Assigned task: Everything from the line containing "M/M David T. Provost" through the end of the entries should be output exactly; nothing before it is wanted.

Material for this task:
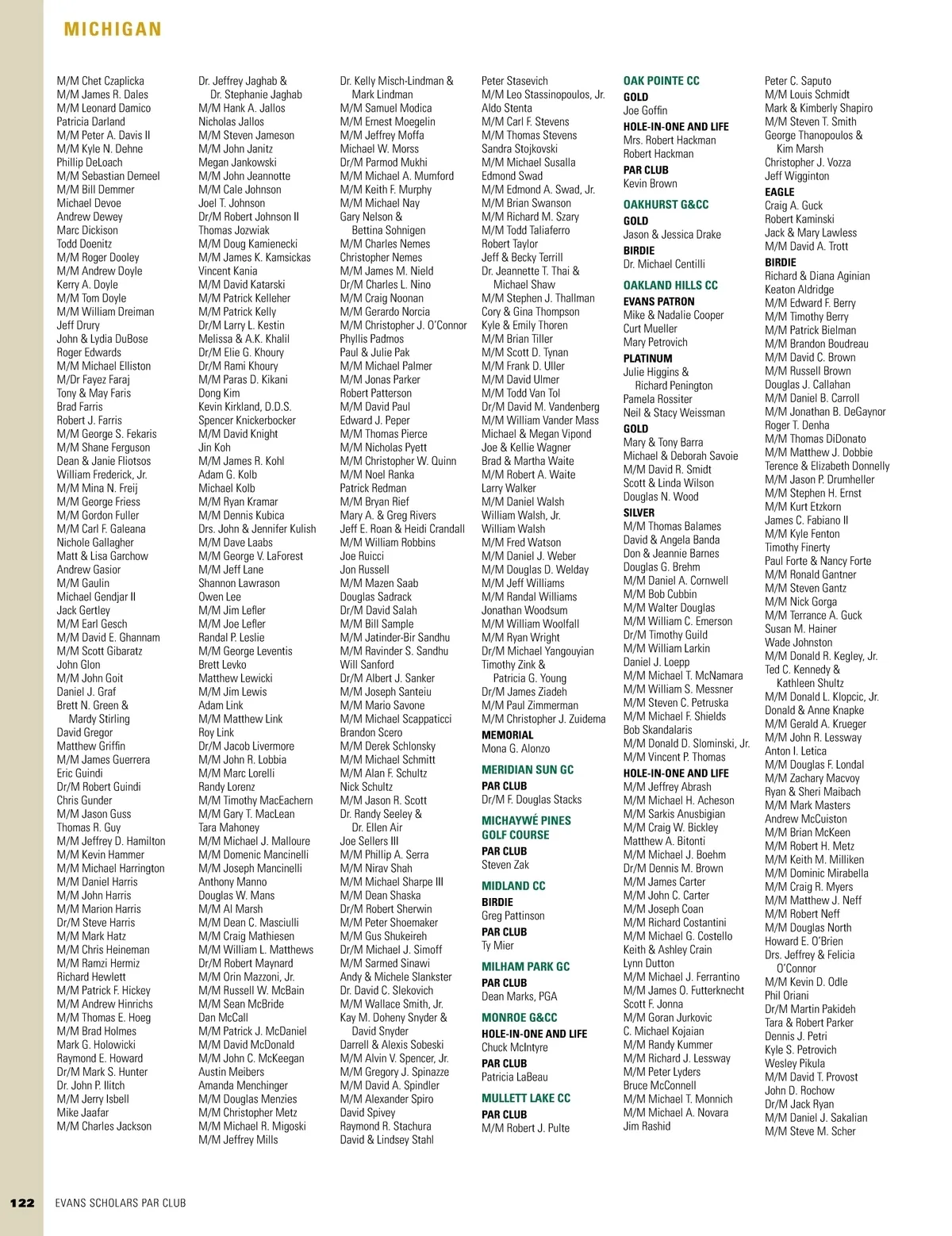 MICHIGAN

M/M Chet Czaplicka
M/M James R. Dales
M/M Leonard Damico
Patricia Darland
M/M Peter A. Davis II
M/M Kyle N. Dehne
Phillip DeLoach
M/M Sebastian Demeel
M/M Bill Demmer
Michael Devoe
Andrew Dewey
Marc Dickison
Todd Doenitz
M/M Roger Dooley
M/M Andrew Doyle
Kerry A. Doyle
M/M Tom Doyle
M/M William Dreiman
Jeff Drury
John & Lydia DuBose
Roger Edwards
M/M Michael Elliston
M/Dr Fayez Faraj
Tony & May Faris
Brad Farris
Robert J. Farris
M/M George S. Fekaris
M/M Shane Ferguson
Dean & Janie Fliotsos
William Frederick, Jr.
M/M Mina N. Freij
M/M George Friess
M/M Gordon Fuller
M/M Carl F. Galeana
Nichole Gallagher
Matt & Lisa Garchow
Andrew Gasior
M/M Gaulin
Michael Gendjar II
Jack Gertley
M/M Earl Gesch
M/M David E. Ghannam
M/M Scott Gibaratz
John Glon
M/M John Goit
Daniel J. Graf
Brett N. Green & Mardy Stirling
David Gregor
Matthew Griffin
M/M James Guerrera
Eric Guindi
Dr/M Robert Guindi
Chris Gunder
M/M Jason Guss
Thomas R. Guy
M/M Jeffrey D. Hamilton
M/M Kevin Hammer
M/M Michael Harrington
M/M Daniel Harris
M/M John Harris
M/M Marion Harris
Dr/M Steve Harris
M/M Mark Hatz
M/M Chris Heineman
M/M Ramzi Hermiz
Richard Hewlett
M/M Patrick F. Hickey
M/M Andrew Hinrichs
M/M Thomas E. Hoeg
M/M Brad Holmes
Mark G. Holowicki
Raymond E. Howard
Dr/M Mark S. Hunter
Dr. John P. Ilitch
M/M Jerry Isbell
Mike Jaafar
M/M Charles Jackson

Dr. Jeffrey Jaghab & Dr. Stephanie Jaghab
M/M Hank A. Jallos
Nicholas Jallos
M/M Steven Jameson
M/M John Janitz
Megan Jankowski
M/M John Jeannotte
M/M Cale Johnson
Joel T. Johnson
Dr/M Robert Johnson II
Thomas Jozwiak
M/M Doug Kamienecki
M/M James K. Kamsickas
Vincent Kania
M/M David Katarski
M/M Patrick Kelleher
M/M Patrick Kelly
Dr/M Larry L. Kestin
Melissa & A.K. Khalil
Dr/M Elie G. Khoury
Dr/M Rami Khoury
M/M Paras D. Kikani
Dong Kim
Kevin Kirkland, D.D.S.
Spencer Knickerbocker
M/M David Knight
Jin Koh
M/M James R. Kohl
Adam G. Kolb
Michael Kolb
M/M Ryan Kramar
M/M Dennis Kubica
Drs. John & Jennifer Kulish
M/M Dave Laabs
M/M George V. LaForest
M/M Jeff Lane
Shannon Lawrason
Owen Lee
M/M Jim Lefler
M/M Joe Lefler
Randal P. Leslie
M/M George Leventis
Brett Levko
Matthew Lewicki
M/M Jim Lewis
Adam Link
M/M Matthew Link
Roy Link
Dr/M Jacob Livermore
M/M John R. Lobbia
M/M Marc Lorelli
Randy Lorenz
M/M Timothy MacEachern
M/M Gary T. MacLean
Tara Mahoney
M/M Michael J. Malloure
M/M Domenic Mancinelli
M/M Joseph Mancinelli
Anthony Manno
Douglas W. Mans
M/M Al Marsh
M/M Dean C. Masciulli
M/M Craig Mathiesen
M/M William L. Matthews
Dr/M Robert Maynard
M/M Orin Mazzoni, Jr.
M/M Russell W. McBain
M/M Sean McBride
Dan McCall
M/M Patrick J. McDaniel
M/M David McDonald
M/M John C. McKeegan
Austin Meibers
Amanda Menchinger
M/M Douglas Menzies
M/M Christopher Metz
M/M Michael R. Migoski
M/M Jeffrey Mills

Dr. Kelly Misch-Lindman & Mark Lindman
M/M Samuel Modica
M/M Ernest Moegelin
M/M Jeffrey Moffa
Michael W. Morss
Dr/M Parmod Mukhi
M/M Michael A. Mumford
M/M Keith F. Murphy
M/M Michael Nay
Gary Nelson & Bettina Sohnigen
M/M Charles Nemes
Christopher Nemes
M/M James M. Nield
Dr/M Charles L. Nino
M/M Craig Noonan
M/M Gerardo Norcia
M/M Christopher J. O'Connor
Phyllis Padmos
Paul & Julie Pak
M/M Michael Palmer
M/M Jonas Parker
Robert Patterson
M/M David Paul
Edward J. Peper
M/M Thomas Pierce
M/M Nicholas Pyett
M/M Christopher W. Quinn
M/M Noel Ranka
Patrick Redman
M/M Bryan Rief
Mary A. & Greg Rivers
Jeff E. Roan & Heidi Crandall
M/M William Robbins
Joe Ruicci
Jon Russell
M/M Mazen Saab
Douglas Sadrack
Dr/M David Salah
M/M Bill Sample
M/M Jatinder-Bir Sandhu
M/M Ravinder S. Sandhu
Will Sanford
Dr/M Albert J. Sanker
M/M Joseph Santeiu
M/M Mario Savone
M/M Michael Scappaticci
Brandon Scero
M/M Derek Schlonsky
M/M Michael Schmitt
M/M Alan F. Schultz
Nick Schultz
M/M Jason R. Scott
Dr. Randy Seeley & Dr. Ellen Air
Joe Sellers III
M/M Phillip A. Serra
M/M Nirav Shah
M/M Michael Sharpe III
M/M Dean Shaska
Dr/M Robert Sherwin
M/M Peter Shoemaker
M/M Gus Shukeireh
Dr/M Michael J. Simoff
M/M Sarmed Sinawi
Andy & Michele Slankster
Dr. David C. Slekovich
M/M Wallace Smith, Jr.
Kay M. Doheny Snyder & David Snyder
Darrell & Alexis Sobeski
M/M Alvin V. Spencer, Jr.
M/M Gregory J. Spinazze
M/M David A. Spindler
M/M Alexander Spiro
David Spivey
Raymond R. Stachura
David & Lindsey Stahl

Peter Stasevich
M/M Leo Stassinopoulos, Jr.
Aldo Stenta
M/M Carl F. Stevens
M/M Thomas Stevens
Sandra Stojkovski
M/M Michael Susalla
Edmond Swad
M/M Edmond A. Swad, Jr.
M/M Brian Swanson
M/M Richard M. Szary
M/M Todd Taliaferro
Robert Taylor
Jeff & Becky Terrill
Dr. Jeannette T. Thai & Michael Shaw
M/M Stephen J. Thallman
Cory & Gina Thompson
Kyle & Emily Thoren
M/M Brian Tiller
M/M Scott D. Tynan
M/M Frank D. Uller
M/M David Ulmer
M/M Todd Van Tol
Dr/M David M. Vandenberg
M/M William Vander Mass
Michael & Megan Vipond
Joe & Kellie Wagner
Brad & Martha Waite
M/M Robert A. Waite
Larry Walker
M/M Daniel Walsh
William Walsh, Jr.
William Walsh
M/M Fred Watson
M/M Daniel J. Weber
M/M Douglas D. Welday
M/M Jeff Williams
M/M Randal Williams
Jonathan Woodsum
M/M William Woolfall
M/M Ryan Wright
Dr/M Michael Yangouyian
Timothy Zink & Patricia G. Young
Dr/M James Ziadeh
M/M Paul Zimmerman
M/M Christopher J. Zuidema
MEMORIAL
Mona G. Alonzo

MERIDIAN SUN GC
PAR CLUB
Dr/M F. Douglas Stacks

MICHAYWÉ PINES GOLF COURSE
PAR CLUB
Steven Zak

MIDLAND CC
BIRDIE
Greg Pattinson
PAR CLUB
Ty Mier

MILHAM PARK GC
PAR CLUB
Dean Marks, PGA

MONROE G&CC
HOLE-IN-ONE AND LIFE
Chuck McIntyre
PAR CLUB
Patricia LaBeau

MULLETT LAKE CC
PAR CLUB
M/M Robert J. Pulte

OAK POINTE CC
GOLD
Joe Goffin
HOLE-IN-ONE AND LIFE
Mrs. Robert Hackman
Robert Hackman
PAR CLUB
Kevin Brown

OAKHURST G&CC
GOLD
Jason & Jessica Drake
BIRDIE
Dr. Michael Centilli

OAKLAND HILLS CC
EVANS PATRON
Mike & Nadalie Cooper
Curt Mueller
Mary Petrovich
PLATINUM
Julie Higgins & Richard Penington
Pamela Rossiter
Neil & Stacy Weissman
GOLD
Mary & Tony Barra
Michael & Deborah Savoie
M/M David R. Smidt
Scott & Linda Wilson
Douglas N. Wood
SILVER
M/M Thomas Balames
David & Angela Banda
Don & Jeannie Barnes
Douglas G. Brehm
M/M Daniel A. Cornwell
M/M Bob Cubbin
M/M Walter Douglas
M/M William C. Emerson
Dr/M Timothy Guild
M/M William Larkin
Daniel J. Loepp
M/M Michael T. McNamara
M/M William S. Messner
M/M Steven C. Petruska
M/M Michael F. Shields
Bob Skandalaris
M/M Donald D. Slominski, Jr.
M/M Vincent P. Thomas
HOLE-IN-ONE AND LIFE
M/M Jeffrey Abrash
M/M Michael H. Acheson
M/M Sarkis Anusbigian
M/M Craig W. Bickley
Matthew A. Bitonti
M/M Michael J. Boehm
Dr/M Dennis M. Brown
M/M James Carter
M/M John C. Carter
M/M Joseph Coan
M/M Richard Costantini
M/M Michael G. Costello
Keith & Ashley Crain
Lynn Dutton
M/M Michael J. Ferrantino
M/M James O. Futterknecht
Scott F. Jonna
M/M Goran Jurkovic
C. Michael Kojaian
M/M Randy Kummer
M/M Richard J. Lessway
M/M Peter Lyders
Bruce McConnell
M/M Michael T. Monnich
M/M Michael A. Novara
Jim Rashid

Peter C. Saputo
M/M Louis Schmidt
Mark & Kimberly Shapiro
M/M Steven T. Smith
George Thanopoulos & Kim Marsh
Christopher J. Vozza
Jeff Wigginton
EAGLE
Craig A. Guck
Robert Kaminski
Jack & Mary Lawless
M/M David A. Trott
BIRDIE
Richard & Diana Aginian
Keaton Aldridge
M/M Edward F. Berry
M/M Timothy Berry
M/M Patrick Bielman
M/M Brandon Boudreau
M/M David C. Brown
M/M Russell Brown
Douglas J. Callahan
M/M Daniel B. Carroll
M/M Jonathan B. DeGaynor
Roger T. Denha
M/M Thomas DiDonato
M/M Matthew J. Dobbie
Terence & Elizabeth Donnelly
M/M Jason P. Drumheller
M/M Stephen H. Ernst
M/M Kurt Etzkorn
James C. Fabiano II
M/M Kyle Fenton
Timothy Finerty
Paul Forte & Nancy Forte
M/M Ronald Gantner
M/M Steven Gantz
M/M Nick Gorga
M/M Terrance A. Guck
Susan M. Hainer
Wade Johnston
M/M Donald R. Kegley, Jr.
Ted C. Kennedy & Kathleen Shultz
M/M Donald L. Klopcic, Jr.
Donald & Anne Knapke
M/M Gerald A. Krueger
M/M John R. Lessway
Anton I. Letica
M/M Douglas F. Londal
M/M Zachary Macvoy
Ryan & Sheri Maibach
M/M Mark Masters
Andrew McCuiston
M/M Brian McKeen
M/M Robert H. Metz
M/M Keith M. Milliken
M/M Dominic Mirabella
M/M Craig R. Myers
M/M Matthew J. Neff
M/M Robert Neff
M/M Douglas North
Howard E. O'Brien
Drs. Jeffrey & Felicia O'Connor
M/M Kevin D. Odle
Phil Oriani
Dr/M Martin Pakideh
Tara & Robert Parker
Dennis J. Petri
Kyle S. Petrovich
Wesley Pikula
M/M David T. Provost
John D. Rochow
Dr/M Jack Ryan
M/M Daniel J. Sakalian
M/M Steve M. Scher

122 EVANS SCHOLARS PAR CLUB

Answer section:
M/M David T. Provost
John D. Rochow
Dr/M Jack Ryan
M/M Daniel J. Sakalian
M/M Steve M. Scher

122 EVANS SCHOLARS PAR CLUB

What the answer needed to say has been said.